Excerpted text:
-------

So what if that galaxy is gone now? i mean that is a awful long time to get to us...it may not even be there..in fact what if a lot of the stars we see are not there really? centuries ago went out. Wow that just boggles the mind.

I thought about that Optix, and wonder how far away in space our earth can be seen.

Thanks for links guys, will try take all info in.

How do the know our universe is 13 billion years old?

Originally posted by dizzylizzy
How do the know our universe is 13 billion years old?

Several different methods say it's 13.75 ± 0.17 billion years old, but I'm not so sure of the accuracy of that:

age of the universe

NASA's Wilkinson Microwave Anisotropy Probe (WMAP) project estimates the age of the universe to be 1.373±0.012×1010 years (13.73 billion years old, with an uncertainty of 120 million years).[8]

However, this age is based on the assumption that the project's underlying model is correct; other methods of estimating the age of the universe could give different ages. Assuming an extra background of relativistic particles, for example, can enlarge the error bars of the WMAP constraint by one order of magnitude.[9]

This measurement is made by using the location of the first acoustic peak in the microwave background power spectrum to determine the size of the decoupling surface (size of universe at the time of recombination). The light travel time to this surface (depending on the geometry used) yields a reliable age for the universe. Assuming the validity of the models used to determine this age, the residual accuracy yields a margin of error near one percent.[10]

Currently, this is the value most quoted by astronomers.

If we revised the age to 16 billion years based on a revised model, that wouldn't surprise me one bit. Once we understand dark matter and dark energy I'll have more confidence in the model, but until then, I don't think we can be too confident.

Originally posted by Optix
So what if that galaxy is gone now?

-------

Captioned web images
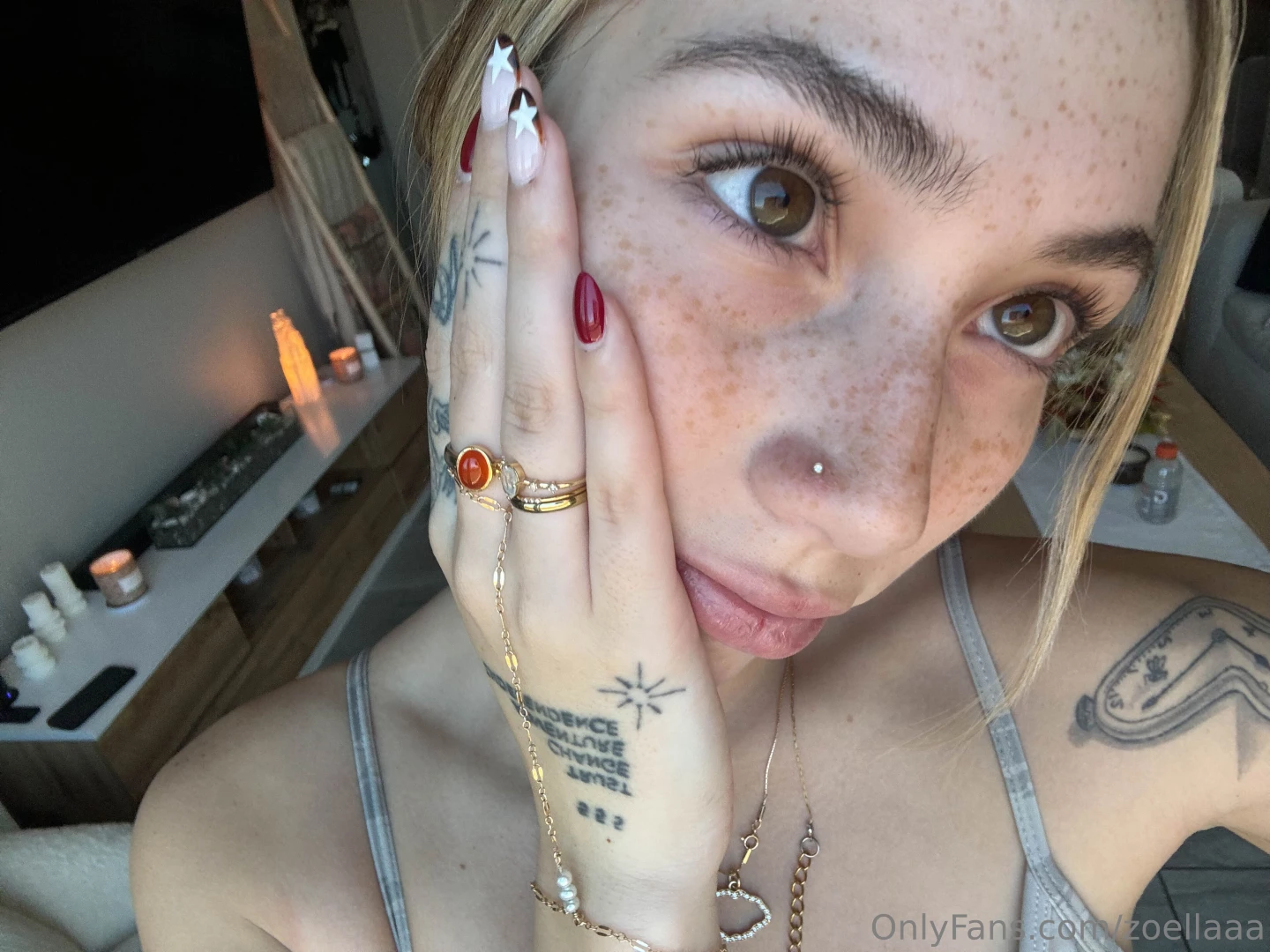 Tell me how you re going to get me in the mood in 2 words 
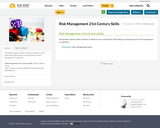 Risk Management 21st Century Skills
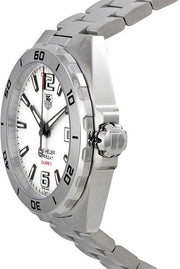  Shop Authentic Tag Heuer Formula 1 White Dial Watch for Men - WAZ2114.BA0875 - Luxxuri
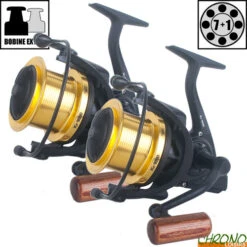 Moulinet Carp Design KF9000 Gold (les 2)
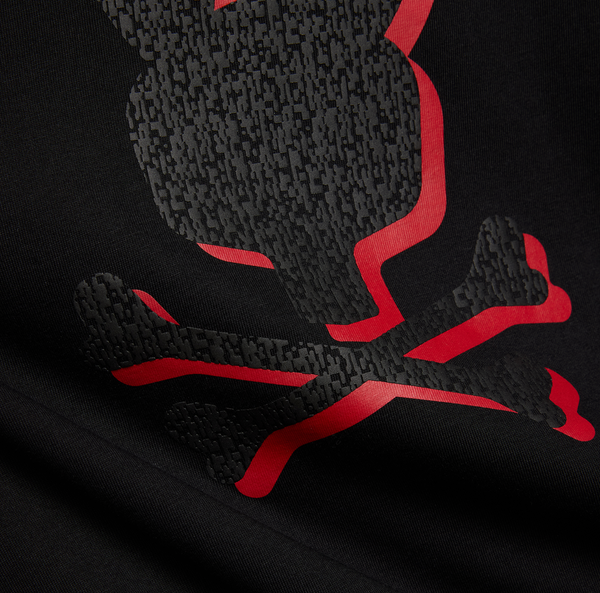 Psycho Bunny Men's Sawyer Graphic Tee | Black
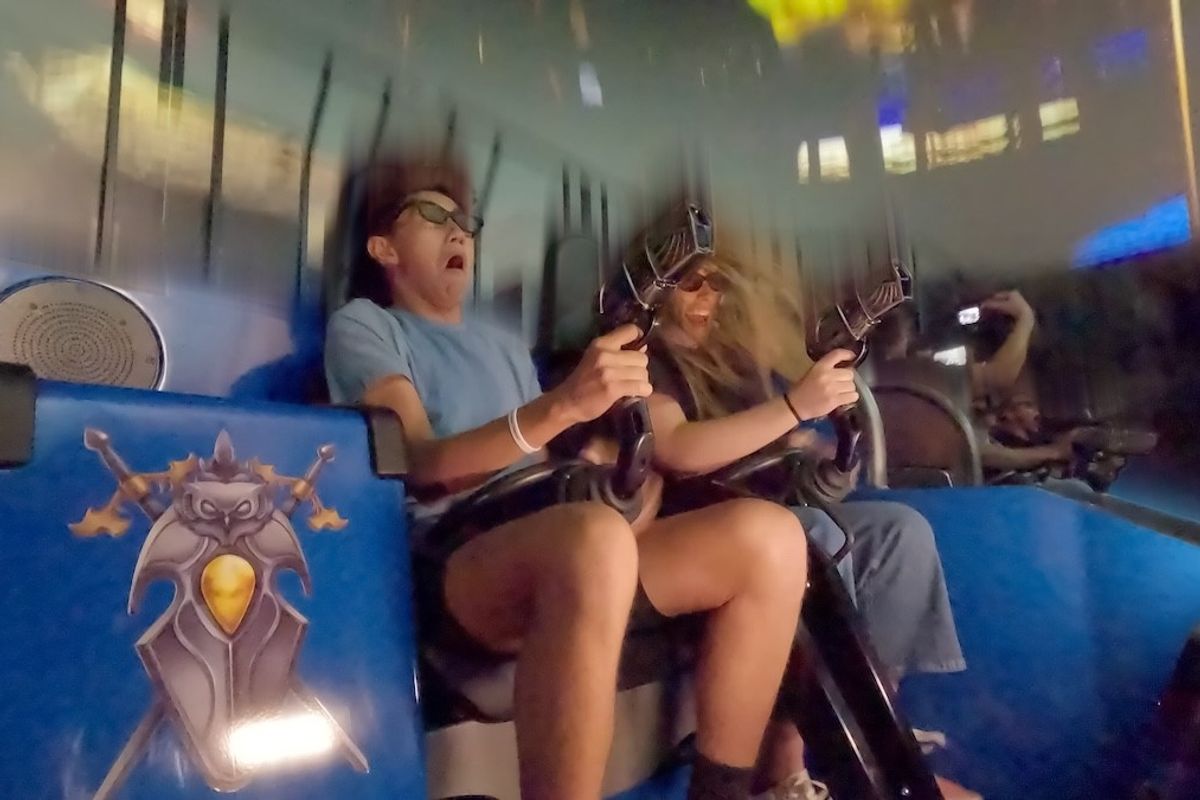 Interactive Dark Coaster Primordial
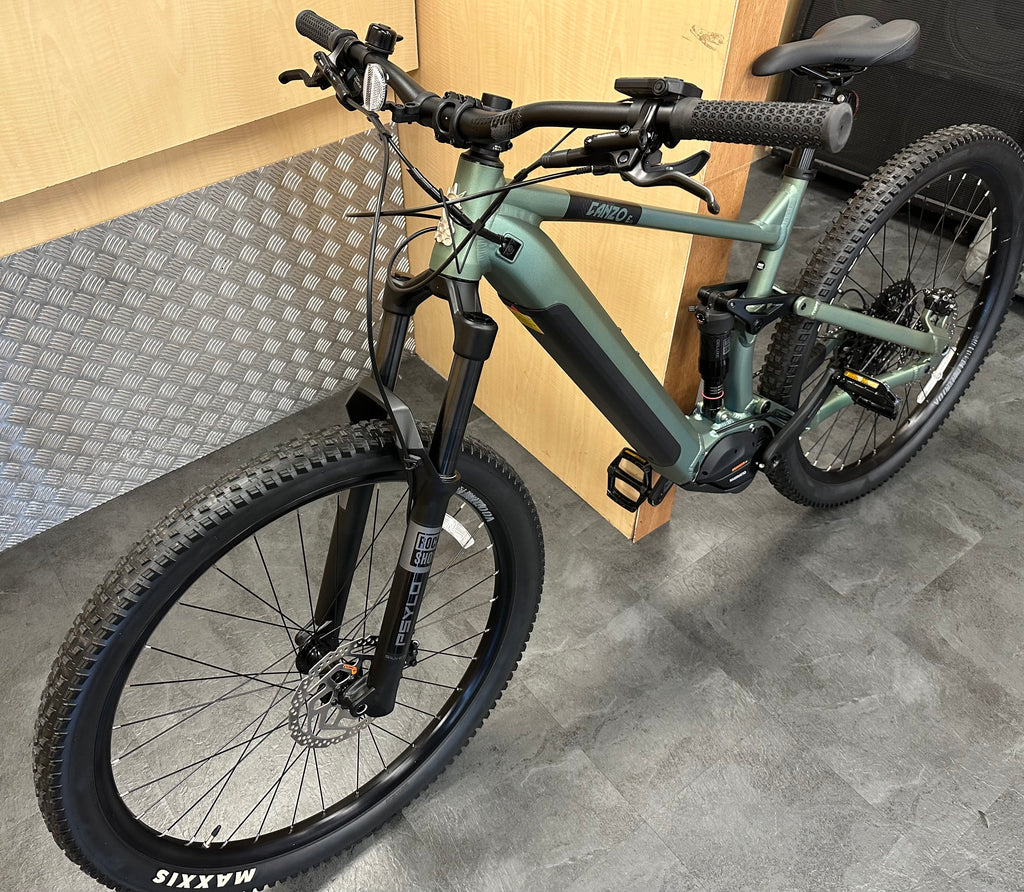 Voodoo Canzo-E Electric Mountain Bike 18 Inch Frame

-------

Exercise requirements:
(a) In the forum thread about the age of the universe, what uncertainty is given for NASA's WMAP estimate?
(b) Reproduce the forum thread verbatim from "However, this age" to "quoted by astronomers.".

Results for the exercise:
(a) An uncertainty of 120 million years.

(b)
However, this age is based on the assumption that the project's underlying model is correct; other methods of estimating the age of the universe could give different ages. Assuming an extra background of relativistic particles, for example, can enlarge the error bars of the WMAP constraint by one order of magnitude.[9]

This measurement is made by using the location of the first acoustic peak in the microwave background power spectrum to determine the size of the decoupling surface (size of universe at the time of recombination). The light travel time to this surface (depending on the geometry used) yields a reliable age for the universe. Assuming the validity of the models used to determine this age, the residual accuracy yields a margin of error near one percent.[10]

Currently, this is the value most quoted by astronomers.